* **QUOTED TEXT**
>>>
# Local Spearfishing History



## MoonJelly (Apr 23, 2013)

Greetings. I have been working on a project for school that is about the history of spearfishing. While I found some pretty good information about the sport from browsing around online as well as a couple awesome books that I have read recently, I realized I haven't really heard much about the history of the sport in the Pensacola area.

At this point I am not even looking for anything for my project, I am just curious if anyone on here is willing to share any memories/stories from back in the day. Thought that it might make a good thread... For example anyone know who the first guys were that were going out and spearing around here? Anyone know when the first local spearfishing tournament was? Any comments on how spearing around here was different back in the 70's (or earlier) compared to now? 

By the way, I'm sure a lot of folks have read the "Helldivers' Rodeo", but another one that I read that was really good is called the "Last of the Blue Water Hunters". It talks a lot about the evolution of spearfishing back in the 40's through probably the mid 80's.. Thanks in advance!


----------



## OWS (Jul 10, 2014)

You might want to read through this:
http://spearboard.com/showthread.php?t=62698&highlight=100+ways


----------



## swander (Dec 1, 2007)

This came from a post on here awhile back. It is on the Massachusettes. Notice the guy in the water with the fish. I remember a post with an old picture on this forum quite a while back of some spearfisherman with a boatload of grouper.


----------



## Dynamic (Oct 3, 2007)

I believe someone in that picture is Edwin Roberts Sr......You could probably contact Edwin or Tom Roberts. They are both chiropractors here in Pcola and should be easy to find there contact info. They should have some good info for you.


----------



## murfpcola (Aug 28, 2012)

I think one of them is Sea Lark


----------



## sealark (Sep 27, 2007)

murfpcola said:


> I think one of them is SeaLark


Nope i'm not in that picture. Wasn't in this area Diving around Anna Maria Island at that time.


----------



## sealark (Sep 27, 2007)
<<<
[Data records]
>>>
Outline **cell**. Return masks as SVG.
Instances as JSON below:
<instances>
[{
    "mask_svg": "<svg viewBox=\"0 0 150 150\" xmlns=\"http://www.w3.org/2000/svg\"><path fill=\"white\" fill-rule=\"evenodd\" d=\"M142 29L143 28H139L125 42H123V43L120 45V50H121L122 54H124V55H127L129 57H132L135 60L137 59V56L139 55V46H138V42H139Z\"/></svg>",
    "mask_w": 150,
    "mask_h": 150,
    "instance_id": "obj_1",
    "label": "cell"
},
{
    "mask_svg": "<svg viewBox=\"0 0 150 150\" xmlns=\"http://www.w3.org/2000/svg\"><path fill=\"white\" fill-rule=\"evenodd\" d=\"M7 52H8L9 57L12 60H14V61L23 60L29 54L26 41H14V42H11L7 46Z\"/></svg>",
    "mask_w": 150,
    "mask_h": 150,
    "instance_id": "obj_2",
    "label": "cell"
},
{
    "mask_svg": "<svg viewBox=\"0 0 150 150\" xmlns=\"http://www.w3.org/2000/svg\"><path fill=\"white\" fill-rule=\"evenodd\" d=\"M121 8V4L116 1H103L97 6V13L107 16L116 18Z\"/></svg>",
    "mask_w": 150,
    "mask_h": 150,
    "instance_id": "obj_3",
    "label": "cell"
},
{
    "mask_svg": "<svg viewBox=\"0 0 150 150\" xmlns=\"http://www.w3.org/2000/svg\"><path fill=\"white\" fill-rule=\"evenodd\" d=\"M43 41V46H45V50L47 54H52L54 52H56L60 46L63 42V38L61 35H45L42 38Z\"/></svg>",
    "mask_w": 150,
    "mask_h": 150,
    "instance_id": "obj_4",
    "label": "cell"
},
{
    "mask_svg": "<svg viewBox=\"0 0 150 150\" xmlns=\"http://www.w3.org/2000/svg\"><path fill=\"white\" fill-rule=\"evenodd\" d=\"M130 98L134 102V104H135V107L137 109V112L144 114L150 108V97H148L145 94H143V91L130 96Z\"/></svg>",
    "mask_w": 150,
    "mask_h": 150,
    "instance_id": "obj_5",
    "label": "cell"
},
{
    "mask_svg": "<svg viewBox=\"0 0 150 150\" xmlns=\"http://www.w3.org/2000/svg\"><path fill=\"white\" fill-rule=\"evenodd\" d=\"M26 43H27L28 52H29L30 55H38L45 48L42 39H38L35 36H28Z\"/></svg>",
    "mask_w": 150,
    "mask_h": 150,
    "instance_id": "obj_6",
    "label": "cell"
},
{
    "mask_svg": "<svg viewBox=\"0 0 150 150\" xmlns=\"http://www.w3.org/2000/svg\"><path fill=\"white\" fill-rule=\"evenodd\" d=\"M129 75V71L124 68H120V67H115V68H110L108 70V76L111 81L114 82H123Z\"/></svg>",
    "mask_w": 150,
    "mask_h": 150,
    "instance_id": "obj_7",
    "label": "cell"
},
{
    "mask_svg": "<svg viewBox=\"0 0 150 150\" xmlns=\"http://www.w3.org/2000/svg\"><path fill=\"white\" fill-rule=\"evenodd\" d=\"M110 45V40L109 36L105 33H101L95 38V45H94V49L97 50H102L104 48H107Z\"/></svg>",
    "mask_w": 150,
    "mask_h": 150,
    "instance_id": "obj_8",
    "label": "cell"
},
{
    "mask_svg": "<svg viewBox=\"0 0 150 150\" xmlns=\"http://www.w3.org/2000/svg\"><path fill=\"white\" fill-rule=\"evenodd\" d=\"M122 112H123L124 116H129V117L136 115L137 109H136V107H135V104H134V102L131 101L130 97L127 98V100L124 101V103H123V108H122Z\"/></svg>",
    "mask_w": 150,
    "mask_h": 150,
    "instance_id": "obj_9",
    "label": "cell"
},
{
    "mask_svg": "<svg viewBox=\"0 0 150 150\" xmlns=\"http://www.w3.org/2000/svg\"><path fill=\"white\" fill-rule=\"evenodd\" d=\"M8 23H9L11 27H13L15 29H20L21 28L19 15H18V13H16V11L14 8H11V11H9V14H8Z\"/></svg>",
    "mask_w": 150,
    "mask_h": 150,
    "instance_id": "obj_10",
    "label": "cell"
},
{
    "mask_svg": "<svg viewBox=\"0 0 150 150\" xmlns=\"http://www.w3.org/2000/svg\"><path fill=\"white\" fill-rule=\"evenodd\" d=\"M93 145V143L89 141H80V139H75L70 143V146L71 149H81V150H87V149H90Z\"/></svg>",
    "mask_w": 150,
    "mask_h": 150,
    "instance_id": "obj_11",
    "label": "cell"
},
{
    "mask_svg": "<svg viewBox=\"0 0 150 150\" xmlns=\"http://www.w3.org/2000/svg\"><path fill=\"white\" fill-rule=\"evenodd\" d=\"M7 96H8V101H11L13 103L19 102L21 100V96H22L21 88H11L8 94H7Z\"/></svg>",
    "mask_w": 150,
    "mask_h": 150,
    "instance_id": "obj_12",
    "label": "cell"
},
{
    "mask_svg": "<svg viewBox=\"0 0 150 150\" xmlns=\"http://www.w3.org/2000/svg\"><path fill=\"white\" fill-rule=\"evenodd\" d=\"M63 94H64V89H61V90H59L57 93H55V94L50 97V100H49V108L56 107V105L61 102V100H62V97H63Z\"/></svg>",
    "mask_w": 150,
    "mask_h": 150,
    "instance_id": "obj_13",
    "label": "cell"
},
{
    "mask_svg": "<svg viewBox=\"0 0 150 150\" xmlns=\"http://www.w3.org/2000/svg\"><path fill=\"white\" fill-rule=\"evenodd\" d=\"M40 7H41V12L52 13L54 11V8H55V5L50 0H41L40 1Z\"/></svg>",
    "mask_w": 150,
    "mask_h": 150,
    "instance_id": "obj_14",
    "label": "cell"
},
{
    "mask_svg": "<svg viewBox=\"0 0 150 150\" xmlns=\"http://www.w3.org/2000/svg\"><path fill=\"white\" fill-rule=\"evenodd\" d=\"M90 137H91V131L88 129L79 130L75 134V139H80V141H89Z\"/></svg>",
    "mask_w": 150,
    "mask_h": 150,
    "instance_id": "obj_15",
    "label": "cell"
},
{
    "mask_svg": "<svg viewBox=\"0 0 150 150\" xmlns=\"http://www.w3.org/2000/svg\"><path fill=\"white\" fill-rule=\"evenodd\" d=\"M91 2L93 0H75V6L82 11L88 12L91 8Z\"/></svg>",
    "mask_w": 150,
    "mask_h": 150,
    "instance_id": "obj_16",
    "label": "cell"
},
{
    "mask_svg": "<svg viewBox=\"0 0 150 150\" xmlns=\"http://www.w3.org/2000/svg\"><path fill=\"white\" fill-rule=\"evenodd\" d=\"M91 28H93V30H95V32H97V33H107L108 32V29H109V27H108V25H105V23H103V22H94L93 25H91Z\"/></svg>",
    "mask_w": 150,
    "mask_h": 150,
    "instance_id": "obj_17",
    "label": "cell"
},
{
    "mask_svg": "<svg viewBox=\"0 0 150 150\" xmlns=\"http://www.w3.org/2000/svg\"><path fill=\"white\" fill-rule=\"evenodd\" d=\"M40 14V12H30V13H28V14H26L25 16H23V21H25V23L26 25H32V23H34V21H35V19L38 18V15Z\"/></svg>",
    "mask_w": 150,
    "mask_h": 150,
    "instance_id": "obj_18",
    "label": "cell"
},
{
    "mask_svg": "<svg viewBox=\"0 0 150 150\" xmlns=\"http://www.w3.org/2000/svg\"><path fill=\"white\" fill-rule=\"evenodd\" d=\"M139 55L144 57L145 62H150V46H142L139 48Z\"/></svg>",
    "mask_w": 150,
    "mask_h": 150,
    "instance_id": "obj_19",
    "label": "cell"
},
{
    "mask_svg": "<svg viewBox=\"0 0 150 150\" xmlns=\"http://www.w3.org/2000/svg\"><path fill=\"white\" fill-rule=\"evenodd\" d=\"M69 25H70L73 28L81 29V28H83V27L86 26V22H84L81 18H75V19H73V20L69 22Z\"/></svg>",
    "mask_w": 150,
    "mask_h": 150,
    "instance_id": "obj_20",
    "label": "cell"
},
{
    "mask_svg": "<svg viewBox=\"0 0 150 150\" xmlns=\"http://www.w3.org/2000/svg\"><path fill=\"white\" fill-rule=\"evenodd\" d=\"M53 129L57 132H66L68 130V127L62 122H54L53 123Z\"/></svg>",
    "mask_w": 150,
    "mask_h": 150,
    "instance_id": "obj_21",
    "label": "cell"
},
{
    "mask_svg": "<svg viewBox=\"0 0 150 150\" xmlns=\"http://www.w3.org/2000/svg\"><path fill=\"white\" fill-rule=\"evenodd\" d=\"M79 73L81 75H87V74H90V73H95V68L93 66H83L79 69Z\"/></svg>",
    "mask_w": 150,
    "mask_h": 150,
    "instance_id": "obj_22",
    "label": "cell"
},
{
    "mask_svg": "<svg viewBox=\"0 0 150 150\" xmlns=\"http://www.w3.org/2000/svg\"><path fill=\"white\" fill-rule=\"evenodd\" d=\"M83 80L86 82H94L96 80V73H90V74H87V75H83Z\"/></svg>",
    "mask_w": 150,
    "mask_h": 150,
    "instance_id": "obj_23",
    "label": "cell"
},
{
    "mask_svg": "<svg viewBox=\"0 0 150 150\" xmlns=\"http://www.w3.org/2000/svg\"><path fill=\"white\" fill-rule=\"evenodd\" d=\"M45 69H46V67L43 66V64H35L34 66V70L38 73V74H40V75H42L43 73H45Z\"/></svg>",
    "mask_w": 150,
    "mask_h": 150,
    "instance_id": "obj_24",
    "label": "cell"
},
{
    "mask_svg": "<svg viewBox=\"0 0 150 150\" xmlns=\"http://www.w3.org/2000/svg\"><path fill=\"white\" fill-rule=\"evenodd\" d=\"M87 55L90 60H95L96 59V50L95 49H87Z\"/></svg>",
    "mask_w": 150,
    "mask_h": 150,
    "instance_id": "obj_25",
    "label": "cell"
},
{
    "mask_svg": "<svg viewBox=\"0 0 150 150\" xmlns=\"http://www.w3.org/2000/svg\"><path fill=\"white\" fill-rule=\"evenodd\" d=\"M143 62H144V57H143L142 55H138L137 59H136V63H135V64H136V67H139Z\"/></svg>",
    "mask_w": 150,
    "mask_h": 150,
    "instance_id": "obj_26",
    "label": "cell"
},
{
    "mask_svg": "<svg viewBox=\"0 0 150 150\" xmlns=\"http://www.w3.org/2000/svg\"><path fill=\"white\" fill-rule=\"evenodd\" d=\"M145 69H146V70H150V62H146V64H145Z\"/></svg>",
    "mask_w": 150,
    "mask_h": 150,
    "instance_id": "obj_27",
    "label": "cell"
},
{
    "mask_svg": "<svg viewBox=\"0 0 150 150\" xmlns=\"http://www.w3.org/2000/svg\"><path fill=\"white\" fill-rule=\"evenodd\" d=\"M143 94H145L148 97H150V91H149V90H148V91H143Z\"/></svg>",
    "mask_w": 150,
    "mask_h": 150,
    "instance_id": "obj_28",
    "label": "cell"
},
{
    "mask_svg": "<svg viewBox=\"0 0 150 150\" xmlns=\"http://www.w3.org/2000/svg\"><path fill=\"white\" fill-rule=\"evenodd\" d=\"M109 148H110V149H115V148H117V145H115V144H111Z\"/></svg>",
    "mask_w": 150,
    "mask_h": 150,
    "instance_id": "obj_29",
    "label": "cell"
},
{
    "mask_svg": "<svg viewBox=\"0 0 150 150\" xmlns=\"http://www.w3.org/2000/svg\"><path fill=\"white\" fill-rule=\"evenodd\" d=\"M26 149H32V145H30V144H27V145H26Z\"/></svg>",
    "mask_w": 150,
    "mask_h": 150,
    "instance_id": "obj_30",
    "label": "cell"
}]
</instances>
<<<
* **STATED TASK 1**
Render the listing as a numbered list, covering the stretch from its first line through the line containing "29L143 28H139L125 42H123V43L120" and omitting blank lines.
* **STATED TASK 2**
Continue the thread on Pensacola spearfishing history from the point where it stops.

* **REPLY 1**
1. Outline **cell**. Return masks as SVG.
2. Instances as JSON below:
3. <instances>
4. [{
5.     "mask_svg": "<svg viewBox=\"0 0 150 150\" xmlns=\"http://www.w3.org/2000/svg\"><path fill=\"white\" fill-rule=\"evenodd\" d=\"M142 29L143 28H139L125 42H123V43L120 45V50H121L122 54H124V55H127L129 57H132L135 60L137 59V56L139 55V46H138V42H139Z\"/></svg>",

* **REPLY 2**
I just took a look at those double tanks. They are Navy aluminum tanks. The ones with the round bottoms and double hose USDivers aqua lung regulators. Here's one of those double hose regulators, the hoses have rotted off.


----------



## sealark (Sep 27, 2007)

We made it to KW heres pictures running on the 7 mile bridge. Thats the old 7 mile bridge with a tree growing on it. Been down it many times about a foot between two passing cars.


----------



## sealark (Sep 27, 2007)

Damn phone someone rotate the pict.


----------



## MoonJelly (Apr 23, 2013)

Thanks for the responses. That is definitely an awesome photo and I enjoyed the story about the sea monster from the other post.


----------



## stevenattsu (Apr 24, 2009)

Send me a pm my dad can help you out


----------



## SaltAddict (Jan 6, 2010)




----------



## Hangover (Aug 5, 2013)

Here's a cool book on panhandle spearfishing from the 50's.

http://www.amazon.com/Shooter-Giggers-Spearfishing-Florida-Panhandle-ebook/dp/B00KX8QKBM

Not the most well written book but entertaining.


----------



## MoonJelly (Apr 23, 2013)

That's cool!! Thanks for sharing, I will definitely check it out!


----------



## sealark (Sep 27, 2007)

murfpcola said:


> I think one of them is Sea Lark


 Here's one I dug up and scanned see those aluminum doubles and the double hose regulator. 1967 off stage one Panama City fl. No digital cameras, I still have the Nikonas camera that i used for that picture.


----------



## skram (Dec 25, 2007)

Awesome thread. Love to see all the old pics!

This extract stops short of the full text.